In the celebration afterwards, Archie knelt down on a knee and proposed to Anne. She immediately accepted, and they embraced, the crowd melting away until there was noone left in the world but his dear sweet Anne. It was a moment like Archie had never felt, and his love swept all thoughts of contracts aside. "I've made it already, he thought to himself. Nothing could change my path now. Every NFL team wants me...the contract is mine with whoever I want. " He gave Anne a knowing wink, and they rushed upstairs to celebrate the win, their engagement and spend the night making sweet, passionate love to each other.


----------



## dave the dead (Jan 31, 2007)

Archie had never been with a girl before, and insisted on undressing under the covers. Although he was definitely ready to be with Anne, he was a little self conscious. After they had been satisfied (several times) Archie and Anne lay together, flesh to flesh, and talked of their future until they both fell asleep. He had never been in the same bed with another person, and enjoyed the comfort and warmth of Anne's body, pulling her close and wrapping his arm over her shoulder. As Archie drifted off, he thought of his life and his good fortune , and of the golden foot that had made it all possible. He briefly thought of his father's warning "don't you mess around with that girl until you sign the contract. Don't change a thing, Archie. " But what harm could it be? The contract was as good as his. His dreams became fitful that night. He dreamed of the first time he kicked a ball over his roof. He dreamed of the old codgers and their stogies and beer, swearing they saw sparks as he kicked the football down Green Street. He dreamed of Redwings and their steel toes. He dreamed of kicking, and of tattered mattresses and shredded sheets. He dreamed of his golden foot and being set for life. Archie had taken his father's advice as gospel, and ever since he wore out the toes in his first pair of shoes, Archie had refused to cut his toenails. "Don't you change a thing." He could hear his father's voice plain as day. He kicked out in his sleep , pumelling the invisible football that was actually the back of Anne's leg. He believed his foot would turn to gold, because his father had said it would be so. Archie had no idea that it was unnatural to have thick, long, yellowish- brown claws at the end of his toes. "Archie, that foot will turn to gold," His father had said. Archie kicked, the crowds screamed, and the dream football sailed through the goalposts . Anne writhed in pain. His parents had bought him his beloved Redwings, and the steel plate acted as a whetstone to the thick blade inside, honing his nails to a razor edge. Archie kicked the winning fieldgoal, as Anne lay bleeding to death beside him. 
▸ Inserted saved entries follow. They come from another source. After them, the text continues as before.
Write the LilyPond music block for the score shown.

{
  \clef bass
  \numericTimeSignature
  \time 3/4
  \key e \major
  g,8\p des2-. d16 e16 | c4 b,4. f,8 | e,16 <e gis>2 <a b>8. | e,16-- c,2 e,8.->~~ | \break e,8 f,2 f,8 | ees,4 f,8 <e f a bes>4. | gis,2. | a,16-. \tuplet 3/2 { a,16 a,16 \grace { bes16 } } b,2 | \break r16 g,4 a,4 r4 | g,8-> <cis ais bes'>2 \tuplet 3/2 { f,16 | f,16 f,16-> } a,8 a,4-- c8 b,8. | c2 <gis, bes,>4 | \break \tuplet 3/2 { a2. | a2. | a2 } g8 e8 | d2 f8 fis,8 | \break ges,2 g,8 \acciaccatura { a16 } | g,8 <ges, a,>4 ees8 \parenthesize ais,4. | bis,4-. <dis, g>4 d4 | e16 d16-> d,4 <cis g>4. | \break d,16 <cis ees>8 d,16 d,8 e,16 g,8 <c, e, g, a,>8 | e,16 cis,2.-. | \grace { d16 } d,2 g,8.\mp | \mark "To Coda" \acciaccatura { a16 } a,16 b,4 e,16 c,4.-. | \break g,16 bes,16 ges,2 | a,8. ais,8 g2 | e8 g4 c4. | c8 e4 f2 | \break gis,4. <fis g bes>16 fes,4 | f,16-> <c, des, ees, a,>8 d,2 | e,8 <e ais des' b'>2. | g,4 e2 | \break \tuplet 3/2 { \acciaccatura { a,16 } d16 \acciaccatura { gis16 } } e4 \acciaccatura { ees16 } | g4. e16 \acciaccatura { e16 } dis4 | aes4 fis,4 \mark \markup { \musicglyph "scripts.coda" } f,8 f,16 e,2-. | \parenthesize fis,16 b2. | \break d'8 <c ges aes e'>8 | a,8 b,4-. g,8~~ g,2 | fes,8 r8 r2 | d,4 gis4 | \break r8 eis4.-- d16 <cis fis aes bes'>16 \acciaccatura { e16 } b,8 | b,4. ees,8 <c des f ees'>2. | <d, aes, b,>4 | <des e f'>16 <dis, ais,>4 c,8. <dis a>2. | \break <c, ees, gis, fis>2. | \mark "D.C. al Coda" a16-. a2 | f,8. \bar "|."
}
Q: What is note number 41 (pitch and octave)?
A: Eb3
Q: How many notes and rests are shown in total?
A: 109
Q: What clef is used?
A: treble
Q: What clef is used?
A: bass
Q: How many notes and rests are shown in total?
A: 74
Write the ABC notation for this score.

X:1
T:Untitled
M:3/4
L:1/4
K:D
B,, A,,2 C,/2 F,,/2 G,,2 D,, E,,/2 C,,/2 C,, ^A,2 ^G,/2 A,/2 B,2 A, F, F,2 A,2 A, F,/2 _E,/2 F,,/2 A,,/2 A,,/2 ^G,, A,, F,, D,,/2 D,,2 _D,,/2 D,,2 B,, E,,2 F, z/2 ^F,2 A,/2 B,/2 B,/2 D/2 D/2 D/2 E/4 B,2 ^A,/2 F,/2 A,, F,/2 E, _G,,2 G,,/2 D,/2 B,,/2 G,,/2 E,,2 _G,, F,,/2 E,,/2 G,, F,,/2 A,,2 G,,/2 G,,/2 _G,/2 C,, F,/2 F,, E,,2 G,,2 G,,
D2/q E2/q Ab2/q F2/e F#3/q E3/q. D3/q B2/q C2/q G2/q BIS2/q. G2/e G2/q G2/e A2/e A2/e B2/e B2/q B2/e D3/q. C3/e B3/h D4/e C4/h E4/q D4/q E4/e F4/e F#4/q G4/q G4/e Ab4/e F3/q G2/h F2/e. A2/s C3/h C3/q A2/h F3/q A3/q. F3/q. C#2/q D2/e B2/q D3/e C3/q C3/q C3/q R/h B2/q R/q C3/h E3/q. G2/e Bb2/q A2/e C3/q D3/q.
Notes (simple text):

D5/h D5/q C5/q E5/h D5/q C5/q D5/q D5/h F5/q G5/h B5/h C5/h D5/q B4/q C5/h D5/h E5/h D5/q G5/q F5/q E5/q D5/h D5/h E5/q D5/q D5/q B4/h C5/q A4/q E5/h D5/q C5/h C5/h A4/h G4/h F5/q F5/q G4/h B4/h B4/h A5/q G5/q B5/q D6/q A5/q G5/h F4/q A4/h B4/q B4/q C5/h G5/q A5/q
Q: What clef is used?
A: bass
The next morning he woke late. Anne was still beside him, and as he rolled to kiss her on the shoulder, he immediately knew something was wrong. Her skin was cold and lifeless. Archie sat bolt upright in the bed, and a pool of red caught his eye. Where her calves had once been was now reduced to lacerations and cold lifeless meat. Archie looked to his own feet and saw no gold. "Oh God, what have I done?" he thought to himself. He swabbed off the congealed red of Anne's lower legs to reveal his toenails. As the police carted him away later that morning, Archie stared ahead in disbelief at what had happened, catatonic from the shock. As the cell door closed, Archie heard in his head the hollow thump of a well kicked ball and the echo of his father's voice. "Archie, that foot is turning to gold. Don't you change a thing and you'll be set for life."


----------



## Tyler (Jul 17, 2008)

Wow, and he's an author too!?!? Wow Dave, you can write, very interesting story, I did get a "kick out of it", haha


----------



## slightlymad (May 25, 2006)

Nice work


----------



## scareme (Aug 29, 2006)

You just have to wonder about what goes on in that mind of yours Dave. Great story, kept you wondering.


----------